Short exercise
Print verbatim every line starting at the one that contains "Does this photograph" and ending at the final line of the records; include both endpoints.

◆ ◆ ◆ ◆ ◆ ◆ ◆

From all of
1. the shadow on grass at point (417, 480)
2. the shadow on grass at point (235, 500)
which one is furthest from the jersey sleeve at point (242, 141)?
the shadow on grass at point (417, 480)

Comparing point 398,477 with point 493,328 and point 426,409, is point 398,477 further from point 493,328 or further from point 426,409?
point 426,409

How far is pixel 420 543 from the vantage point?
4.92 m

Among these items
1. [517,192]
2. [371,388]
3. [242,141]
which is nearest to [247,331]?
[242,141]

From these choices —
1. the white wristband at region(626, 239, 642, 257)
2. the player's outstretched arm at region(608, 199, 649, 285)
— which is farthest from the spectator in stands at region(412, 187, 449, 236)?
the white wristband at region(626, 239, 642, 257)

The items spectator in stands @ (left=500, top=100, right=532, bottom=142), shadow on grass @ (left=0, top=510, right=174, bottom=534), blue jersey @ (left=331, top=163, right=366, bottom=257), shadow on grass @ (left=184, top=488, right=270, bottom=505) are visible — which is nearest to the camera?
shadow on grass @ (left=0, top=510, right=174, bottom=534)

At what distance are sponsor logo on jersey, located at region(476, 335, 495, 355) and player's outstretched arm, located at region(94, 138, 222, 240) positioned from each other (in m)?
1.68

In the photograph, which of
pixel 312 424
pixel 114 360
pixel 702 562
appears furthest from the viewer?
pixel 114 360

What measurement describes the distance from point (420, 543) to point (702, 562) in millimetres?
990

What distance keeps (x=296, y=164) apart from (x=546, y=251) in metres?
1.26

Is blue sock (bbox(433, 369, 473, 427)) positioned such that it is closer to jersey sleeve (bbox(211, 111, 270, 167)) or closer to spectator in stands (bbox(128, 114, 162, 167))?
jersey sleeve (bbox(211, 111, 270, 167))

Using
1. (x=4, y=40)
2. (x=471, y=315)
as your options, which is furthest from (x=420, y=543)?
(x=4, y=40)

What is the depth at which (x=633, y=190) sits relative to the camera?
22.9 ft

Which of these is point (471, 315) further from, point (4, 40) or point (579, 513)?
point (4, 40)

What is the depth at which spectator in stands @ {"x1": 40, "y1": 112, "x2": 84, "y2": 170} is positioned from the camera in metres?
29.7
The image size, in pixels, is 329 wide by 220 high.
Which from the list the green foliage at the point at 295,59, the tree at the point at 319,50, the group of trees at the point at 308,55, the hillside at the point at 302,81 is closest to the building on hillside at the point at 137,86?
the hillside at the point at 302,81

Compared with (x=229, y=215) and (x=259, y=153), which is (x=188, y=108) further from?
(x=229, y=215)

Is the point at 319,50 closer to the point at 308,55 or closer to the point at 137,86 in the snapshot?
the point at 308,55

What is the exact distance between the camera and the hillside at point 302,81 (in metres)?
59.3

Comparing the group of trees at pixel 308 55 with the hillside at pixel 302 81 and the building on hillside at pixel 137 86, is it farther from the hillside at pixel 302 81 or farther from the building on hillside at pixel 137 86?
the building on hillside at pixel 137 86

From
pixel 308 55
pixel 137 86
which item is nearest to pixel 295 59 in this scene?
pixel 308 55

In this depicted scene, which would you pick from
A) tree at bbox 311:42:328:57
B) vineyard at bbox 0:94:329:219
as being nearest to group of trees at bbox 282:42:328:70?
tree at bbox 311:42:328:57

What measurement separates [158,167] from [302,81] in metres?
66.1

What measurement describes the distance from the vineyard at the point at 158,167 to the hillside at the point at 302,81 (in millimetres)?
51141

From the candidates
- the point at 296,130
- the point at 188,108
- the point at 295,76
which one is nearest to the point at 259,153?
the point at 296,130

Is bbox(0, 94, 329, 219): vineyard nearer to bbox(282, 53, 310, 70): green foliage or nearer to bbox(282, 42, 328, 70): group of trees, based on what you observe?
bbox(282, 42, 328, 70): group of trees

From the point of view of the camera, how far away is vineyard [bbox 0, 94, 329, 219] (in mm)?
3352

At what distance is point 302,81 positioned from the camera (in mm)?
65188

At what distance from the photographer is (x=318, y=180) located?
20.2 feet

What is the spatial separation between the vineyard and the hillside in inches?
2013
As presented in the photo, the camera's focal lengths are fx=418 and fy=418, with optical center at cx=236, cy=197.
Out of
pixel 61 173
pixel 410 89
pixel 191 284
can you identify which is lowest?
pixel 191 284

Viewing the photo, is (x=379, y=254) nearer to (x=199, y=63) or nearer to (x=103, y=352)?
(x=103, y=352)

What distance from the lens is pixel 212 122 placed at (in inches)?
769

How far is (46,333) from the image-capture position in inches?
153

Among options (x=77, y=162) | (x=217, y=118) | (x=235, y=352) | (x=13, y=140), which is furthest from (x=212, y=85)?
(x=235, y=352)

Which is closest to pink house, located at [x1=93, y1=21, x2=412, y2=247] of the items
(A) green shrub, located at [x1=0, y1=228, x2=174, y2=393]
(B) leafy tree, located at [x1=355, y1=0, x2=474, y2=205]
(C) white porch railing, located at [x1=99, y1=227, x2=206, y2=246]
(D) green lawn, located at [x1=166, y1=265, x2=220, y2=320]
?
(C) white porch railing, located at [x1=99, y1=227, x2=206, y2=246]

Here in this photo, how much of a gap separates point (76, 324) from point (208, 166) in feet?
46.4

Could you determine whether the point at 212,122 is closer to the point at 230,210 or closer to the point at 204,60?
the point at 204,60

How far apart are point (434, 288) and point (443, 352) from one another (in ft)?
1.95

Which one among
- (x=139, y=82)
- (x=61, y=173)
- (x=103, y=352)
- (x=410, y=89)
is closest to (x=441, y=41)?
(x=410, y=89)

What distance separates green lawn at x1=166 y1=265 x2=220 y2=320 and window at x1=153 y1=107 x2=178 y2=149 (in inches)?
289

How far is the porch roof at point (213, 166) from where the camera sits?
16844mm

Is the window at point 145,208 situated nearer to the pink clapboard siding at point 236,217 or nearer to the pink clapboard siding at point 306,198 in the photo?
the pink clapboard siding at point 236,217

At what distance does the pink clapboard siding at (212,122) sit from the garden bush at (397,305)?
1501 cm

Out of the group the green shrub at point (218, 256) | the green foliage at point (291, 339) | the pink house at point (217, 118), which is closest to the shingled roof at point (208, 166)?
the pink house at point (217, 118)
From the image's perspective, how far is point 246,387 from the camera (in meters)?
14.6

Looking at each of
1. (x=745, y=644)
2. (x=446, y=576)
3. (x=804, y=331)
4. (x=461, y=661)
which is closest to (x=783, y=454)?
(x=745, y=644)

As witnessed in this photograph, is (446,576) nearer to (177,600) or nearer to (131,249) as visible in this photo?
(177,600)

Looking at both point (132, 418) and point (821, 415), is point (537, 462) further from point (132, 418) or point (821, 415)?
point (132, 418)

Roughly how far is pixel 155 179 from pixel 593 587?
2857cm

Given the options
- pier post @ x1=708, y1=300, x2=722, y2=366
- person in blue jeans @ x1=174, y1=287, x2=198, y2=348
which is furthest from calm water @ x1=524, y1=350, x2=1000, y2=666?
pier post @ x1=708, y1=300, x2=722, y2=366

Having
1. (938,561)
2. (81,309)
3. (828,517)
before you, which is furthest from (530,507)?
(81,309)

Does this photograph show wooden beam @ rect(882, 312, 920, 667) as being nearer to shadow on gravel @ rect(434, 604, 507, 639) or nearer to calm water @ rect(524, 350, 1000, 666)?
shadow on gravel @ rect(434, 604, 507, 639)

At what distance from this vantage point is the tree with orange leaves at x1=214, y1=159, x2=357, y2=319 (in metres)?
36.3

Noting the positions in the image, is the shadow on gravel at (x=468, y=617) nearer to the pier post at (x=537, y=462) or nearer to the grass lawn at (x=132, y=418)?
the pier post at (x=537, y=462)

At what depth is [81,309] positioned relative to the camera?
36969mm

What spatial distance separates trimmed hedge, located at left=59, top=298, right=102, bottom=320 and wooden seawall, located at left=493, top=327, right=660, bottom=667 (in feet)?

◆ ◆ ◆ ◆ ◆ ◆ ◆

Solution for this task
Does this photograph show wooden beam @ rect(882, 312, 920, 667) as being nearer to shadow on gravel @ rect(434, 604, 507, 639) or nearer to calm water @ rect(524, 350, 1000, 666)?
shadow on gravel @ rect(434, 604, 507, 639)

At what distance from this vantage point is the tree with orange leaves at x1=214, y1=159, x2=357, y2=319 (in metres)?
36.3

Noting the positions in the image, is the shadow on gravel at (x=468, y=617) nearer to the pier post at (x=537, y=462) or nearer to the grass lawn at (x=132, y=418)?
the pier post at (x=537, y=462)

At what depth is [81,309] positioned relative to the camera?
36969mm

What spatial distance separates trimmed hedge, located at left=59, top=298, right=102, bottom=320 and wooden seawall, located at left=493, top=327, right=660, bottom=667 (in feet)?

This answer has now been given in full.